Since 1966

The International Symposium of Ceramics Bechyně was founded in 1966 as the second oldest in the world, after the symposium in Gmunden, Austria. Among its founding fathers were prominent Czech ceramists Lubor Těhník, Pravoslav Rada, Jaroslav Pýcha and Václav Šerák, who joined forces with the art and craft theoretician Karel Hetteš to help them organise the event. The Symposium took place in the premises of the Secondary Art School in Bechyně, co-organised by the school’s representative Bohumil Dobiáš Jr. Works created during the Symposium and produced by authors from all around the world then became parts of collections of the Aleš South Bohemian Gallery (AJG) and The Museum of Decorative Arts in Prague (UPM). In the 1960s Central Europe, symposia were a popular type of informal gathering of artists from the politically divided world, who could for a few weeks work together intensely, experiment with new artistic techniques and share experience. Those techniques were then to be used for their subsequent artistic creation and in production; both sculptures and prototypes for ceramics were designed during the symposium.

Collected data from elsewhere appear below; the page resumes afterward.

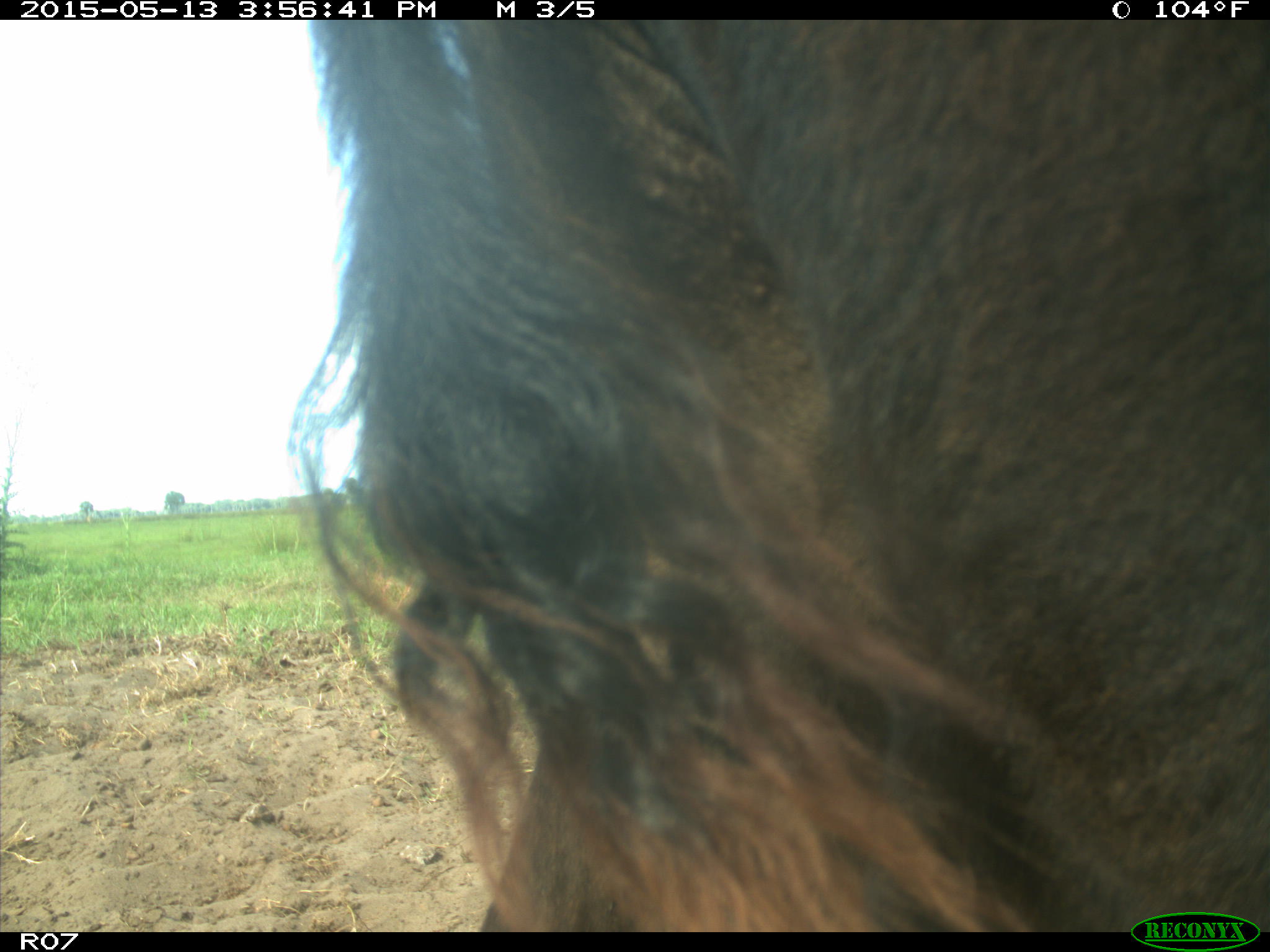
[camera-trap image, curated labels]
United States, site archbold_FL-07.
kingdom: Animalia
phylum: Chordata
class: Mammalia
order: Artiodactyla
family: Bovidae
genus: Bos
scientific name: Bos taurus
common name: domestic cow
Bos taurus (domestic cow).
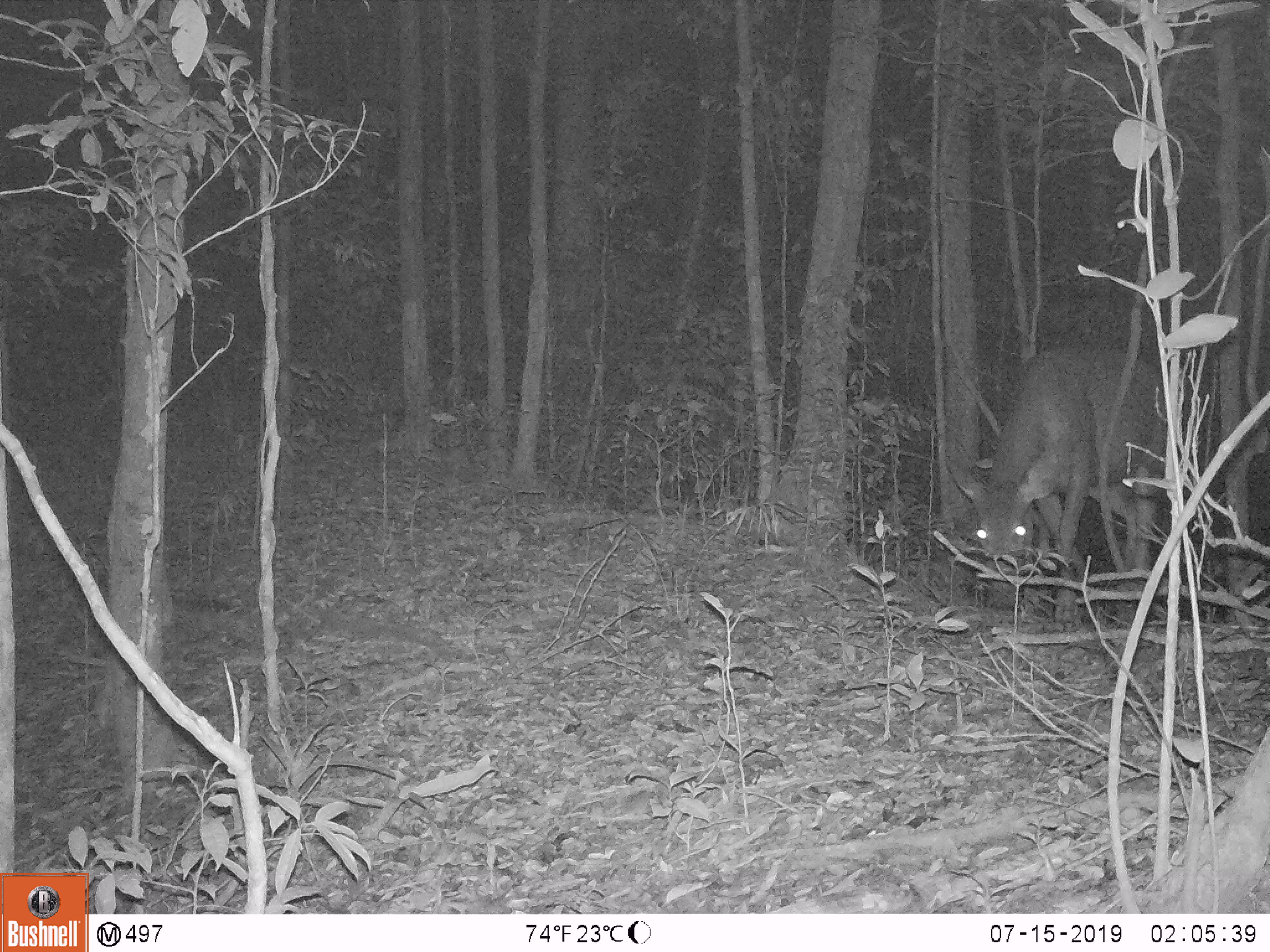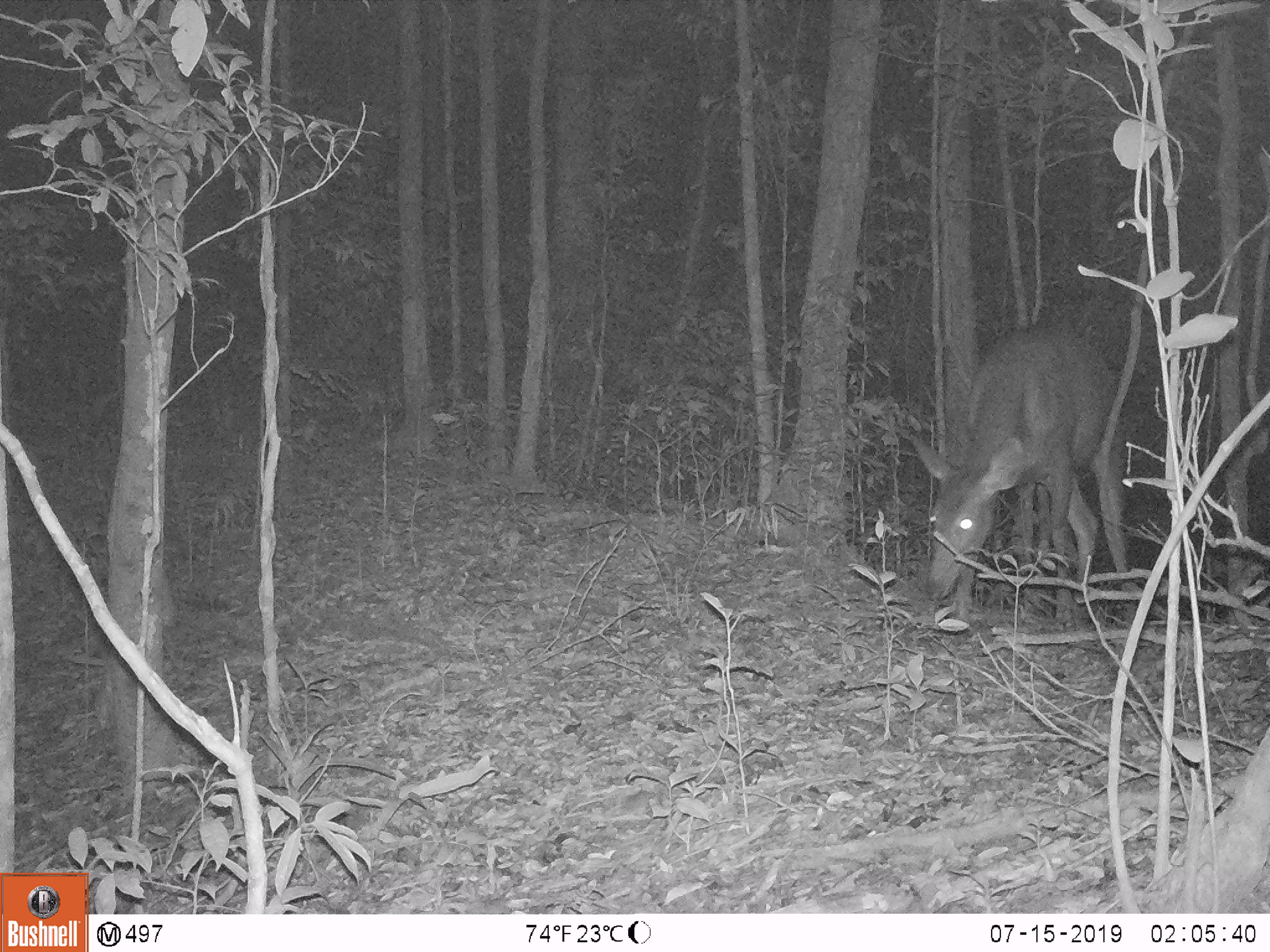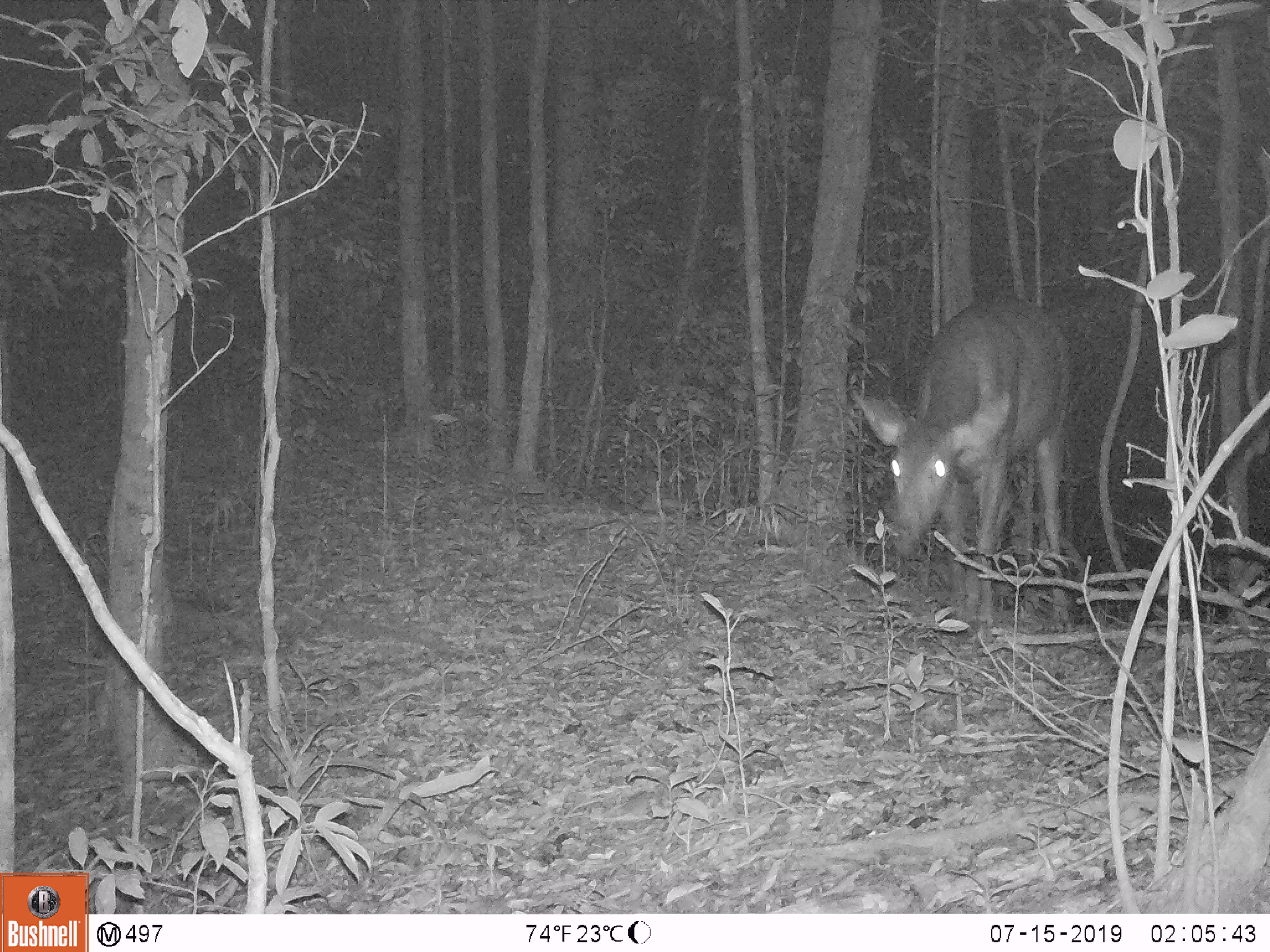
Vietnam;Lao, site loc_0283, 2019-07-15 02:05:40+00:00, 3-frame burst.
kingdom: Animalia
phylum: Chordata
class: Mammalia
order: Artiodactyla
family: Cervidae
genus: Rusa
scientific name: Rusa unicolor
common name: sambar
Sambar (Rusa unicolor). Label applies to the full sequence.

The founding of Bechyně’s Symposium was a natural culmination of the success of Czechoslovak ceramics, which started rising to fame in the late 1950s thanks to a number of international awards (EXPO 58 in Brussels being one of them). Most of the participants of the symposia were medal-winners from the 1962 International Exhibition of Ceramics in Prague, which was renowned worldwide; among the participants were Carmen Dionyse, Kurt Ohnsorg or Karl and Ursula Schied. The symposia then further intensified the newly established contact between local Czechoslovak authors and their colleagues from the East and the West alike. Shortly after the symposium started taking place, The International Museum of Ceramics in Bechyně was founded as a part of the Aleš South Bohemian Gallery. The Museum became a platform to present the art of internationally acclaimed artists, and which was acquired from the symposia for Czechoslovak collections. After the optimistic 1960s, Czechoslovakia again became isolated after the 1968 Warsaw Pact invasion. The symposia in Bechyně though continued to invite guests not only from the Eastern Bloc, but also from Sweden, Great Britain or Canada. Maybe even thanks to that the symposia, in contrast to other similar European projects, did not disappear, but quite the contrary, it continued to be active despite a number of crises. Standing behind this great success are dozens of years of devotion and efforts by a number of ceramists and academics, such as Dagmar Tučná (UPM), Petr Svoboda or Otto Eckert, all active in the 1970s.

 One of the founding principles of the Symposium was a focus on ceramics as both objects of daily use and free sculpture. In the 1960s authors were thematically free to create as per their free will, in the collections thus one can find vases by Alena Kroupová and bowls by Tony Behnam, along with figural reliefs by Marta Taberyová, free objects by Imre Schrammel and playful exterior sculptures by Jindřiška Radová. In the 1970s and 1980s, the participants often focused on particular artistic issues such as the use of ceramics in architecture; in 1970, along with other authors, Marie Rychlíková and Děvana Mírová explored the potential of decorative walls, all as a part of the symposium academically supervised by Milena Lamarová (UPM). Soon afterwards it became possible to work with a wider variety of materials as well. During the symposium in Karlovy Vary (1971 and 1988), the artists Imrich Vanek or Heidi Manthey worked with porcelain, in Uherské Hradiště (1971) authors including Karel Nepraš explored the possibilities of working with majolica (tin-glazed pottery), and their colleagues could, additionally to Bechyně, participate on the symposia in Kunštát na Moravě (1984), Kostelec nad Černými lesy (1990), Dalovice (1994) or Louny (1994).

New era starting in the 1990s meant founding of a Community interest society to represent the symposia, and in 2002 Jiří Hlušička and Petr Macek became its managers. The organisers kept on cooperating with its founder Václav Šerák, the curator of AJF Milouš Růžička among others. The symposium, which permanently returned to Bechyně, was continuously supported by previously involved institutions; along with the long-standing cooperation with the Bechyně school represented by Jiří Novotný, it was academically supported by AJG and UPM, represented by Helena Keonigsmarková and Jana Horneková, to name a few. Along with important Czech male and female authors, such as Elżbieta Grosseová or Jindra Viková, a number of international guests took part in the Symposium, with Ray Chen or Svätopluk Mikyta among them. During the 1960s and 1970s boom, a number of symposia were founded all around the globe, some of them referring to Bechyně as their inspiration (e.g. Römhild, Germany). A majority of them still takes place nowadays, only to prove the agility of the symposium format up to this day, when the world is so much more interconnected than 50 years ago. A number of new members joined the team of organisers in 2017, with the ideas of the founders still being present: efforts to create a platform that could bring Czech and international authors opportunities to meet and work together; strengthening the position of the symposium in the global context; attempt to reflect on the subject of ceramics on the academic level, and finally, to try to engage in the wider context of contemporary art.